WHAT YOU NEED TO DO
1) Answer these questions from the news report:
(a) How many people were killed in the March 20 nerve gas attack on the Tokyo subways?
(b) In which city were the two arrests made today?
(c) How did the assailant flee?
2) In the news report, take the passage starting with "The group also" and going on through "condition after surgery.", and write it out with "condominium" replaced by "apartment".

PROVIDED TEXT
● ● ● ●

2 CHARGED WITH CARRYING CHEMICALS IN JAPAN IN CRACKDOWN ON CULT
TOKYO — Police arrested two members of the sect Sublime Truth today on charges of carrying an explosive chemical, expanding a crackdown on the cult suspected in a nerve gas attack on Tokyo’s subways.
Several cult members were arrested last week on an unrelated kidnapping charge, and police made two more arrests today in Shizuoka, southwest of Tokyo. The pair, who said they were cult followers, were accused of carrying potentially explosive sodium without a permit.
The arrests were made as officers mounted a manhunt for the gunman who shot and wounded the nation’s top police official as he left for work yesterday morning.
The sect is the prime suspect in the March 20 nerve gas attack on the Tokyo subways that killed 10 people and sickened 5,500 others. It denies involvement, but police have seized a cache of chemicals and equipment for making nerve gas in raids at the sect’s compounds.
The group also denied involvement in the attack on the head of the National Police Agency, Takaji Kunimatsu, who was shot four times from behind by a masked assailant as he left his Tokyo condominium for work yesterday morning. Kunimatsu was in serious condition after surgery.
The shooting was a fresh shock to Japanese already reeling from the subway attack. It marked another assault on a self-image of safety and security in a country where guns are banned.
“We can only say, ‘It’s scary, it’s so scary,’ ” author Kaoru Takamura said. “I think this is very sad.”
Prime Minister Tomiichi Murayama called the shooting a contemptible act and ordered an all-out investigation. He also called for tighter security for top government officials.
Kunimatsu had no bodyguard with him.
Police combed Kunimatsu’s neighborhood in eastern Tokyo for signs of his assailant, described as a thin, middle-aged man in a black coat who wore a surgical face mask. He fled by bicycle.
Several people believed to be followers of Supreme Truth were seen at Kunimatsu’s building on Wednesday, handing out leaflets criticizing police actions.
Transportation officials ordered vigilance on buses, trains, planes and stations for suspicious objects or people. Subway officials have earmarked $11.1 million for new security cameras at nearly 150 stations.

● ● ● ●

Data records
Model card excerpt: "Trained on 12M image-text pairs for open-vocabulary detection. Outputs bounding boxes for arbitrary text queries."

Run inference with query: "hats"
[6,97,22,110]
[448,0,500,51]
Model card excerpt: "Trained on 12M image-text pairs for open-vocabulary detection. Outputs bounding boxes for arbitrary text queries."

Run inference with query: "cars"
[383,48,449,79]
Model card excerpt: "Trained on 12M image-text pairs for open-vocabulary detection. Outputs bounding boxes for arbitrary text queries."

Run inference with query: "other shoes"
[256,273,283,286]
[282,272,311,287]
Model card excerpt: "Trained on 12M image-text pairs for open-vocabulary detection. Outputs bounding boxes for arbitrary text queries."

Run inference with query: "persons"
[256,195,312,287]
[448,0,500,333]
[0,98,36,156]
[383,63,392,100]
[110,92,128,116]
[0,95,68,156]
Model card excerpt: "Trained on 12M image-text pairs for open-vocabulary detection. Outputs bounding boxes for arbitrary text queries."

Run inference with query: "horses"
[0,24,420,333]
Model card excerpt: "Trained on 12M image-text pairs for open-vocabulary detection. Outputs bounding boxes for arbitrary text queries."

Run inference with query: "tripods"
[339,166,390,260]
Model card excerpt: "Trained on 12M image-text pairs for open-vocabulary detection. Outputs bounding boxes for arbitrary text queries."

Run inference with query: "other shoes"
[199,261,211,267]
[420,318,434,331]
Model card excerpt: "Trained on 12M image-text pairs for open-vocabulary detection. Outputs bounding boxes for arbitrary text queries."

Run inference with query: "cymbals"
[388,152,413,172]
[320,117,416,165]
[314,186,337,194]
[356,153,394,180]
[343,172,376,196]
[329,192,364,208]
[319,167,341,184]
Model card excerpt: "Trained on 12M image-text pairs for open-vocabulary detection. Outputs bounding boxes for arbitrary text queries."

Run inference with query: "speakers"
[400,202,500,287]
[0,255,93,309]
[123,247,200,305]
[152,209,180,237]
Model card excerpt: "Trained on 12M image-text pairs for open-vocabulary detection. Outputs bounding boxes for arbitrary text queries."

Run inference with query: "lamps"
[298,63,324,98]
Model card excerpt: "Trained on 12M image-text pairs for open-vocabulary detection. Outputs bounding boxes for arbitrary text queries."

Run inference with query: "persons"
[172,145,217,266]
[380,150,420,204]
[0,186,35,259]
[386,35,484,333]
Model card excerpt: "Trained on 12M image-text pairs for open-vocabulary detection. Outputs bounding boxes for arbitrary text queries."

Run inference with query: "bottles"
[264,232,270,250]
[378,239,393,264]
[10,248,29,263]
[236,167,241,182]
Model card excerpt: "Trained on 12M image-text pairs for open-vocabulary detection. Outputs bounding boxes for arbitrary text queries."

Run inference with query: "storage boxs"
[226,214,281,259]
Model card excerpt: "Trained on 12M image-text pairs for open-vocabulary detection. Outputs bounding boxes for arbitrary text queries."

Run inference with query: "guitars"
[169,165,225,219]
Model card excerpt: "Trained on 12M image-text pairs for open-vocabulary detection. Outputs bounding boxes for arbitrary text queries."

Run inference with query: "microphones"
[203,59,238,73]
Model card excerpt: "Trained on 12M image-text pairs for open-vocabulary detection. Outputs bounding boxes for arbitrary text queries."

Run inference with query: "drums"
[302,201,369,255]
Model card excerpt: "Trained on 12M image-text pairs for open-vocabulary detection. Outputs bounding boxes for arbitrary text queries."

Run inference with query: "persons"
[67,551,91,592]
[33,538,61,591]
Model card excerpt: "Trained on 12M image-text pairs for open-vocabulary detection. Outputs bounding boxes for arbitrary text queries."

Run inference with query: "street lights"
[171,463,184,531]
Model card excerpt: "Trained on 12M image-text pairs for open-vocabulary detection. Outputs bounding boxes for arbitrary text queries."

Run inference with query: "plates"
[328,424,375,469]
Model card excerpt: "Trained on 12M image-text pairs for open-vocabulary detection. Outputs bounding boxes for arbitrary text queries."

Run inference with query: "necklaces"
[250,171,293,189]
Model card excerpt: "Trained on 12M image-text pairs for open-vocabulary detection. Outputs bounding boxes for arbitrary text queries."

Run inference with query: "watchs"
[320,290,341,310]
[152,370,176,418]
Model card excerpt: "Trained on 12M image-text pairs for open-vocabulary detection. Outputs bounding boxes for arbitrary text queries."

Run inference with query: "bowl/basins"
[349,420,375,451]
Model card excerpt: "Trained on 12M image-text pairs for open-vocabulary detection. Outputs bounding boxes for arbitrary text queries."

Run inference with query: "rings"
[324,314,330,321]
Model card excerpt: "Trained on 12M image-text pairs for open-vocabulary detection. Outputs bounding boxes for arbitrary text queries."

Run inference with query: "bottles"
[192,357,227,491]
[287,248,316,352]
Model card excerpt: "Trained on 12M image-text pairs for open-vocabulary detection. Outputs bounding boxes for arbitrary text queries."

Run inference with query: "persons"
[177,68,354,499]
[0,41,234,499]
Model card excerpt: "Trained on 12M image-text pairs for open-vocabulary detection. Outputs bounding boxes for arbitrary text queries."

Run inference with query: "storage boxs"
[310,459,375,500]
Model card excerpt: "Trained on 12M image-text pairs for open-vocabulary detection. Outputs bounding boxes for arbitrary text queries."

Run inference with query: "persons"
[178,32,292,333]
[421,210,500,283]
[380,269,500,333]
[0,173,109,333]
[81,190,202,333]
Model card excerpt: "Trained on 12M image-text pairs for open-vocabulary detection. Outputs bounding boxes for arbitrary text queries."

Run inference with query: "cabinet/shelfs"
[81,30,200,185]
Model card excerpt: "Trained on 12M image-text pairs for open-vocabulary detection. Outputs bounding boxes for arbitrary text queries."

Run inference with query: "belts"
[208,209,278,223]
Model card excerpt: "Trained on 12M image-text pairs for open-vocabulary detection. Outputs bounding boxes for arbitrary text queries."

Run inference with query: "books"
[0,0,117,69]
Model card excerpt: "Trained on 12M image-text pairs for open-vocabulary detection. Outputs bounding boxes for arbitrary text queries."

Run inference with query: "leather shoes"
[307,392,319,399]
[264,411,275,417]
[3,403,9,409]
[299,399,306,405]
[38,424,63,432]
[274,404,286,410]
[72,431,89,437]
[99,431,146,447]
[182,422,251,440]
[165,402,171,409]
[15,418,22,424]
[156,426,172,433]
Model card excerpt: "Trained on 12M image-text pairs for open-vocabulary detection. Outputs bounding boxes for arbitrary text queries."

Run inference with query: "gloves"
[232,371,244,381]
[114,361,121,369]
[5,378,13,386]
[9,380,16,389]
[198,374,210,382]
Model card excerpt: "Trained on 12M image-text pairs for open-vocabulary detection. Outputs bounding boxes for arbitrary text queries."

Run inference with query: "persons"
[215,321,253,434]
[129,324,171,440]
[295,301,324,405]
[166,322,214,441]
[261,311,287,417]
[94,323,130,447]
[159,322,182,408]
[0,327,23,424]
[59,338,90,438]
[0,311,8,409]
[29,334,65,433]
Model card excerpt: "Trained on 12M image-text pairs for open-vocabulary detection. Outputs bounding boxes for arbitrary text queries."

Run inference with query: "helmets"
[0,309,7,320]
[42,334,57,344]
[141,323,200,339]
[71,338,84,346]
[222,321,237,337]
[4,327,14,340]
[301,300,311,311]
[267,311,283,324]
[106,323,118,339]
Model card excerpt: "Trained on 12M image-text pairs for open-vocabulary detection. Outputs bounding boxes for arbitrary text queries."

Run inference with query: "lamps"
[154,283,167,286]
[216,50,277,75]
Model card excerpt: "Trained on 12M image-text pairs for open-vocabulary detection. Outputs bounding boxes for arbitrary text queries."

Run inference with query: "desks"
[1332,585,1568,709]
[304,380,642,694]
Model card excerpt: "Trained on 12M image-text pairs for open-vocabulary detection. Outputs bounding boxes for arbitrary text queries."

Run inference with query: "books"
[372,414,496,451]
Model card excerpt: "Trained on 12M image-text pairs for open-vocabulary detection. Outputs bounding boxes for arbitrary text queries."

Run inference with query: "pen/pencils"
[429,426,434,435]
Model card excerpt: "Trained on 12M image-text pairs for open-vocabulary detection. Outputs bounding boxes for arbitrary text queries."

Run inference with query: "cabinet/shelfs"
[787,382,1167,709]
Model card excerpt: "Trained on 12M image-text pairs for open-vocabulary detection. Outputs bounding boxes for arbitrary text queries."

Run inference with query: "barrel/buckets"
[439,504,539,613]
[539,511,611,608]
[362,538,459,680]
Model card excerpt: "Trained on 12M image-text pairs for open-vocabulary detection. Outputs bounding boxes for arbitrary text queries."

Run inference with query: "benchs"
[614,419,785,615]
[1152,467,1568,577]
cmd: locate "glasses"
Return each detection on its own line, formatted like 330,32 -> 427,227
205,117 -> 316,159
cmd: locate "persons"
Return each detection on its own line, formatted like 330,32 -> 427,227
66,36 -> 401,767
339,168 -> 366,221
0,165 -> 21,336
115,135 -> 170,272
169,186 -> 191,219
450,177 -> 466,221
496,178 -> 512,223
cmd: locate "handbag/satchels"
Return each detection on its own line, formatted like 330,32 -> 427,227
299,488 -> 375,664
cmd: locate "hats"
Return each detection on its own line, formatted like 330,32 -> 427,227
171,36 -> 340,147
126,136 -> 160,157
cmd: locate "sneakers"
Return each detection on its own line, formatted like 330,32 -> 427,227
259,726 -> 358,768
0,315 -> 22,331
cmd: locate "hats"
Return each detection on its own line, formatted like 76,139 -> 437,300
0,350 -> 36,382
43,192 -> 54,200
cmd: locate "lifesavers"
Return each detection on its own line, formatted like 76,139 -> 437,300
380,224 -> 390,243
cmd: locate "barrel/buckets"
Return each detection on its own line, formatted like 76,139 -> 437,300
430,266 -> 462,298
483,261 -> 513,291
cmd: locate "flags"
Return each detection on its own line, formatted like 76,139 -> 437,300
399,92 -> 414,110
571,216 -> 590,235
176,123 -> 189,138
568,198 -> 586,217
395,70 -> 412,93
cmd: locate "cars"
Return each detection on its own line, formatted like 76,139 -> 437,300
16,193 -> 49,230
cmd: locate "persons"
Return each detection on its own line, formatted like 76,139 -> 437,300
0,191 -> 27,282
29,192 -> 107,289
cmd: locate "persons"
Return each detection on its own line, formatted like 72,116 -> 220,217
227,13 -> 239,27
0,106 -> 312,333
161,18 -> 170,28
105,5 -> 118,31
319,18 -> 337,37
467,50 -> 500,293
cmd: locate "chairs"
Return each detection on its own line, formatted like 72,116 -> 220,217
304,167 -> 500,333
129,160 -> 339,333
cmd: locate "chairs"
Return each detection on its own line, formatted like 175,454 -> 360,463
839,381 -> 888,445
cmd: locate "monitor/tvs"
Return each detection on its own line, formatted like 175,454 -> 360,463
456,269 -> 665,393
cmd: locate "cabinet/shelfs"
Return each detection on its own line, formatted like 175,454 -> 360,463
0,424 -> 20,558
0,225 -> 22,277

● ● ● ●

ANSWERS FOR EACH ITEM
1)
(a) 10
(b) Shizuoka
(c) By bicycle

2)
The group also denied involvement in the attack on the head of the National Police Agency, Takaji Kunimatsu, who was shot four times from behind by a masked assailant as he left his Tokyo apartment for work yesterday morning. Kunimatsu was in serious condition after surgery.